┌──

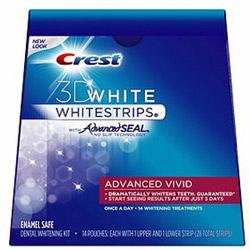 white stripes tänder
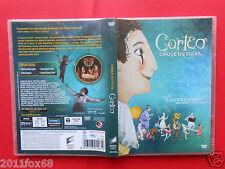 dvd teatro theatre cirque du soleil corteo circo circus dominique lemieux opera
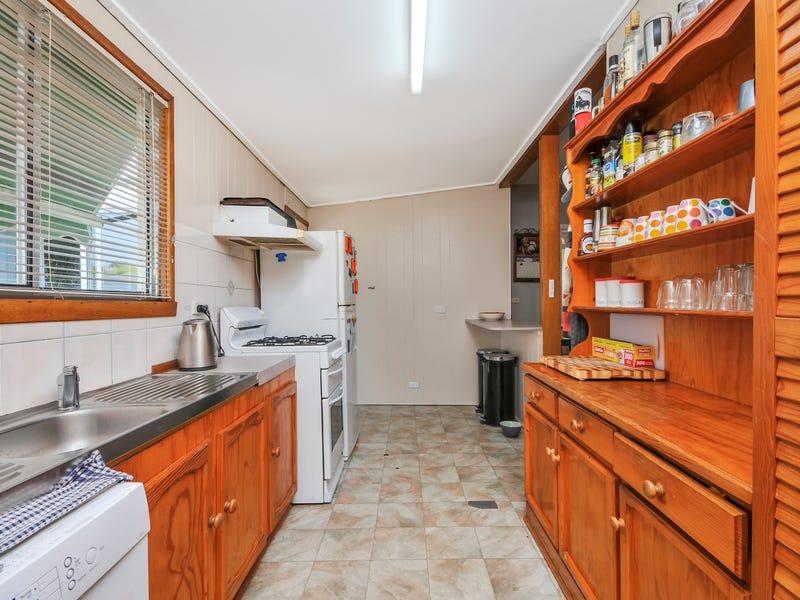 29 Hickox Street, Traralgon, Vic 3844
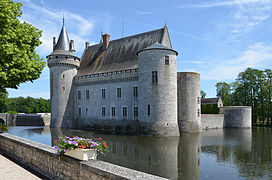 Chateau-de-Sully-DSC 0197.jpg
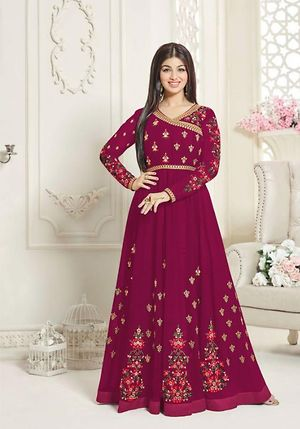 Stylish wholesale supplier of aashirwad suits exporter  4883BK1004d
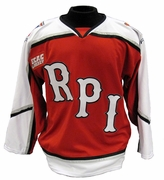 Rensselaer Men's Oldstyle Away Hockey Jersey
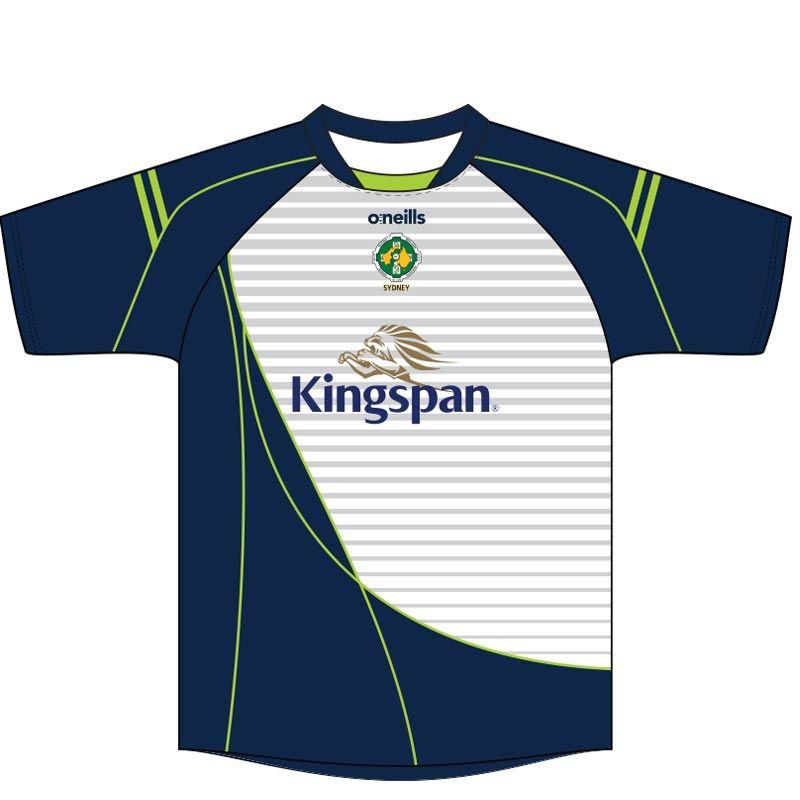 Young Ireland GFC Sydney GAA Training Short Sleeve Top (Kids)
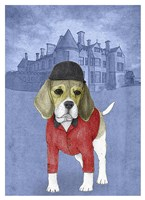 Beagle with Beaulieu Palace Fine Art Print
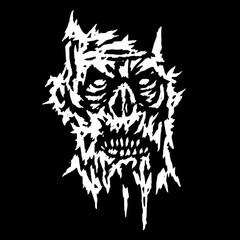 Creepy demon face. Vector illustration.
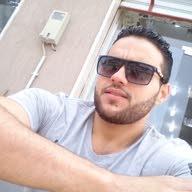 عماد الدين
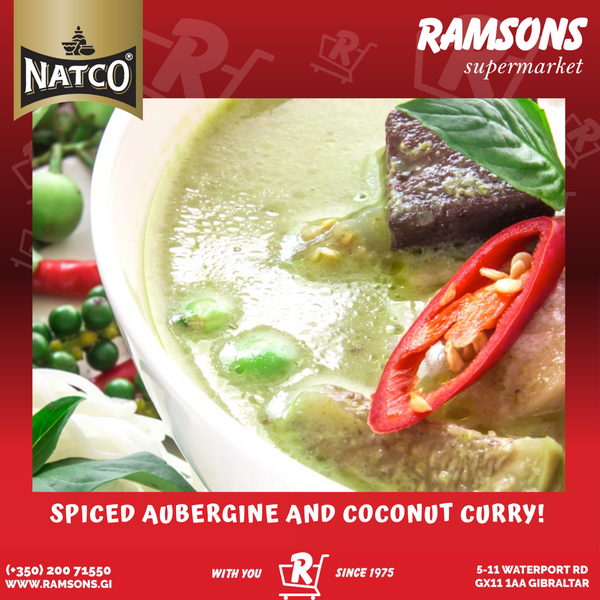 NATCO'S SPICED AUBERGINE AND COCONUT CURRY!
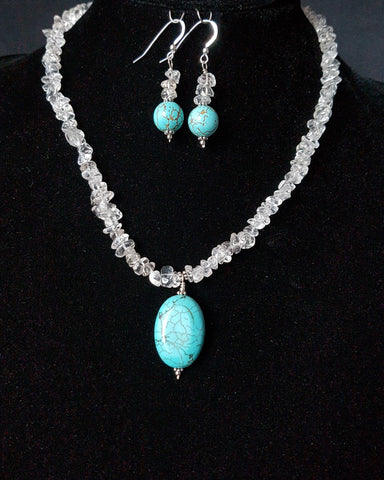 Rock Crystal Dancing with Turquoise Necklace and Earring Set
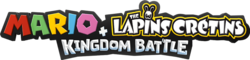 Mario+TheLapinsCrétinsKingdomBattle-Logo.png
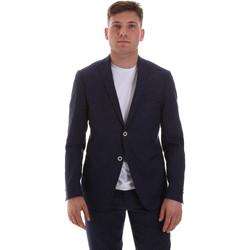 Textil Muži Saka / Blejzry Sseinse GAE569SS Modrý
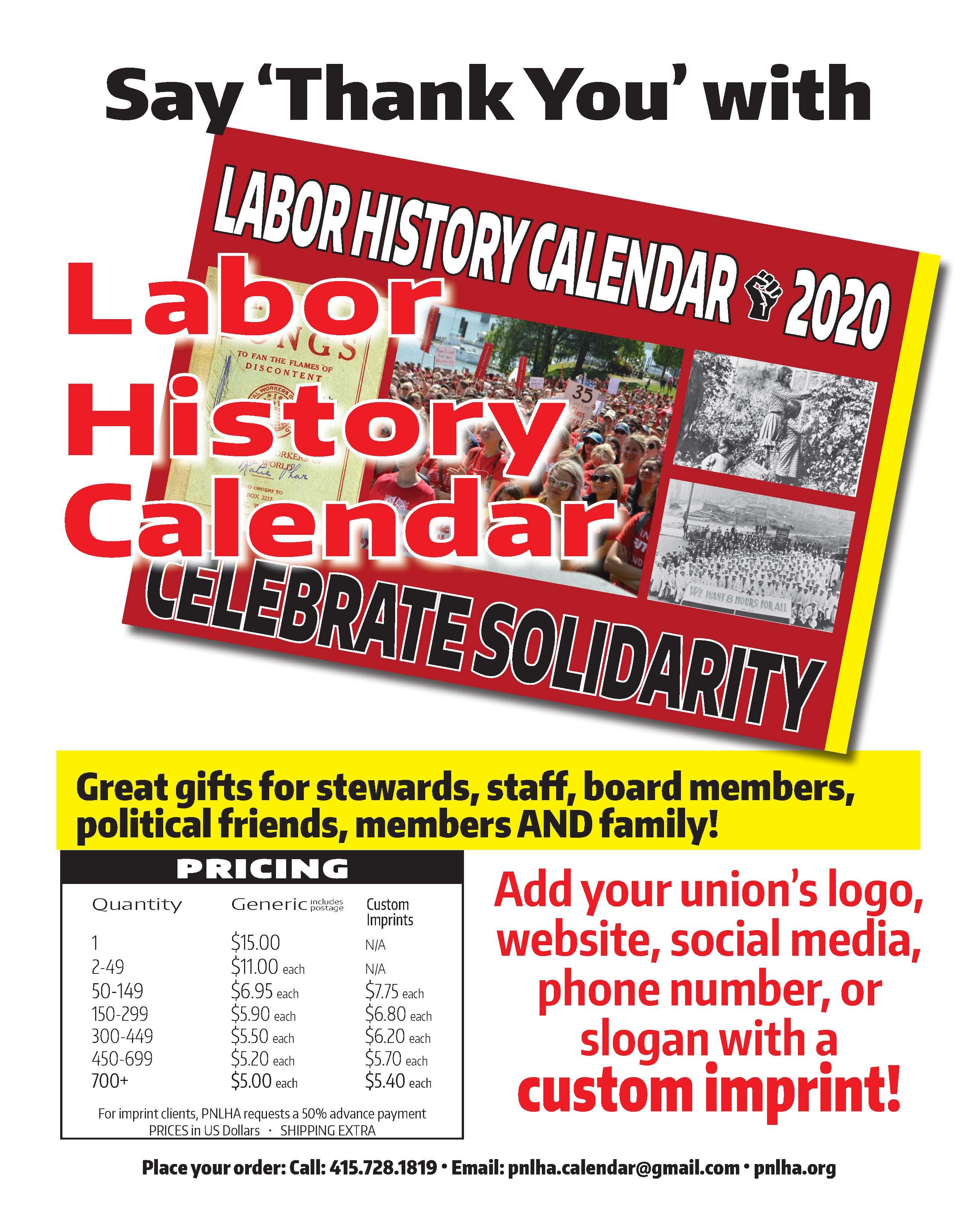 2020 Labor Calendar FLYER_FINAL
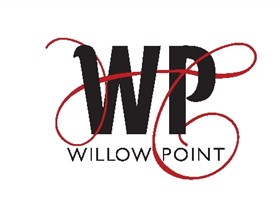 Willow Point Wines - Accommodation Port Macquarie
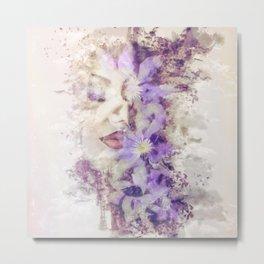 Purple Climbers Metal Print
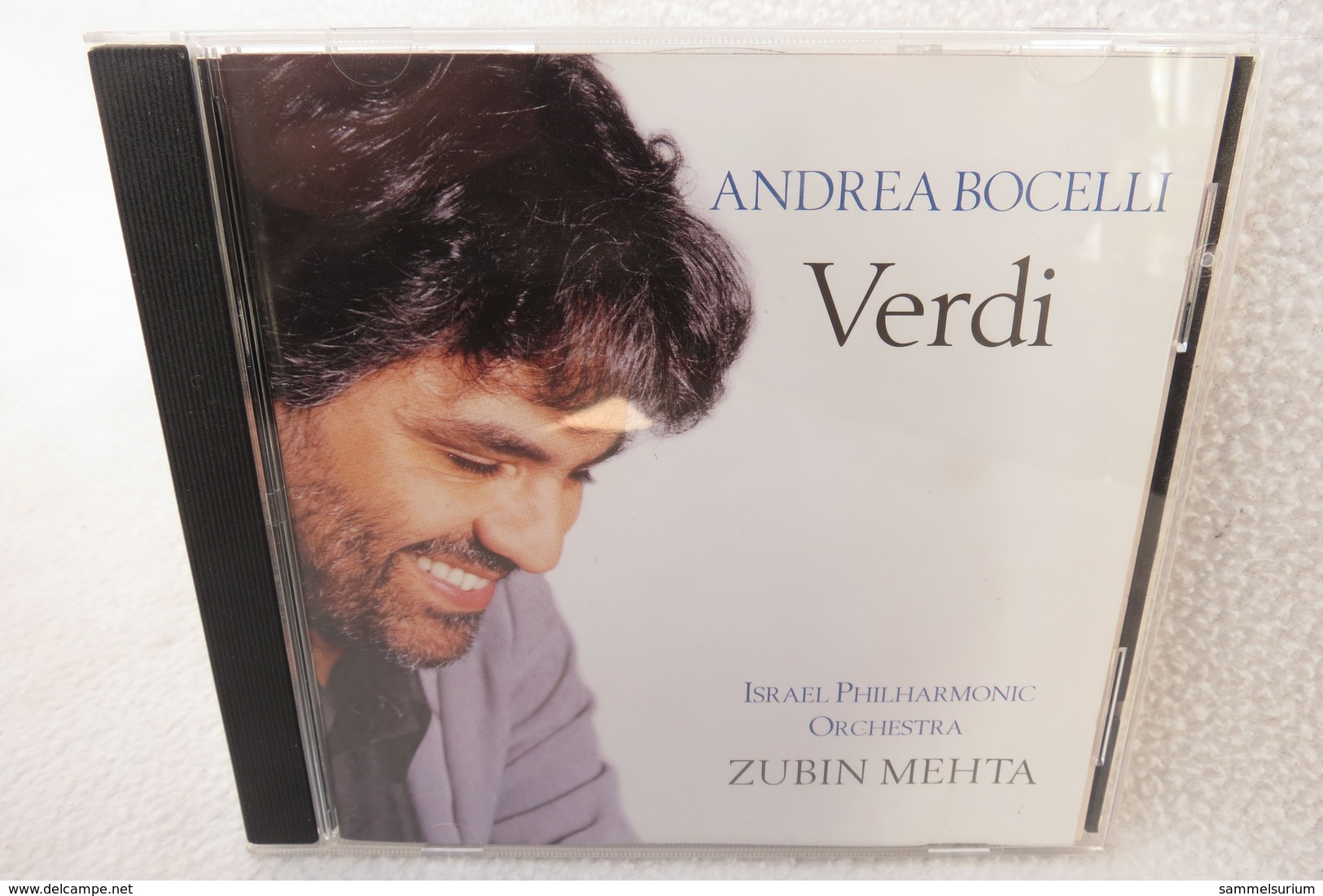 "CD ""Andrea Bocelli"" Verdi, Israel Philharmonic Orchestra Zubin Mehta - Klassik"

└──

## Work to be completed
In the answer, retype exactly and only the lines from the one holding "2020 Labor Calendar FLYER_FINAL" through the end of the listing, keeping both ends and dropping every picture.

## Response
 2020 Labor Calendar FLYER_FINAL
 Willow Point Wines - Accommodation Port Macquarie
 Purple Climbers Metal Print
 "CD ""Andrea Bocelli"" Verdi, Israel Philharmonic Orchestra Zubin Mehta - Klassik"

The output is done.